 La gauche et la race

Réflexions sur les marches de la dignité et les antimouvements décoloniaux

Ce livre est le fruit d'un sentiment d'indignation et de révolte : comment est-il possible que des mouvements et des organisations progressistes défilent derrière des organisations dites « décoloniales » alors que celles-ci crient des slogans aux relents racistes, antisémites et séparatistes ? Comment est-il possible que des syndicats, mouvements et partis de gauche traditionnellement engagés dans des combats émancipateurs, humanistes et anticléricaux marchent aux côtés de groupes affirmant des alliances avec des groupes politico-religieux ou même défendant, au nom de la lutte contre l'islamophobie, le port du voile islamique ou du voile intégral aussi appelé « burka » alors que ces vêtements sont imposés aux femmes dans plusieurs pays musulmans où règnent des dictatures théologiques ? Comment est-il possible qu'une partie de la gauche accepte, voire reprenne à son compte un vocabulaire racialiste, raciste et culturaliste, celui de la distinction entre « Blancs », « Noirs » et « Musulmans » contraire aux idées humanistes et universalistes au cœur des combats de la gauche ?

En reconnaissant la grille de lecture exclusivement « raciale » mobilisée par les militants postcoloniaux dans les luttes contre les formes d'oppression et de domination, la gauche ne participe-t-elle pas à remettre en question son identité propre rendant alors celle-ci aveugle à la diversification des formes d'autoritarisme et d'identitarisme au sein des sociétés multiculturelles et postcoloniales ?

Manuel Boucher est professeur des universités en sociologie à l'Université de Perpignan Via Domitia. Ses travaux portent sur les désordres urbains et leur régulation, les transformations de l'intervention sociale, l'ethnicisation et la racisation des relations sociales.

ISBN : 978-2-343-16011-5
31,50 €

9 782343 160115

◆ **DIRECTIONS**: Everything from the line with "Réflexions sur les" through the line with "Ce livre est" should be written out exactly as it appears above, end lines included, and nothing outside that range.

◆ **WRITTEN SOLUTION**:
Réflexions sur les marches de la dignité et les antimouvements décoloniaux

Ce livre est le fruit d'un sentiment d'indignation et de révolte : comment est-il possible que des mouvements et des organisations progressistes défilent derrière des organisations dites « décoloniales » alors que celles-ci crient des slogans aux relents racistes, antisémites et séparatistes ? Comment est-il possible que des syndicats, mouvements et partis de gauche traditionnellement engagés dans des combats émancipateurs, humanistes et anticléricaux marchent aux côtés de groupes affirmant des alliances avec des groupes politico-religieux ou même défendant, au nom de la lutte contre l'islamophobie, le port du voile islamique ou du voile intégral aussi appelé « burka » alors que ces vêtements sont imposés aux femmes dans plusieurs pays musulmans où règnent des dictatures théologiques ? Comment est-il possible qu'une partie de la gauche accepte, voire reprenne à son compte un vocabulaire racialiste, raciste et culturaliste, celui de la distinction entre « Blancs », « Noirs » et « Musulmans » contraire aux idées humanistes et universalistes au cœur des combats de la gauche ?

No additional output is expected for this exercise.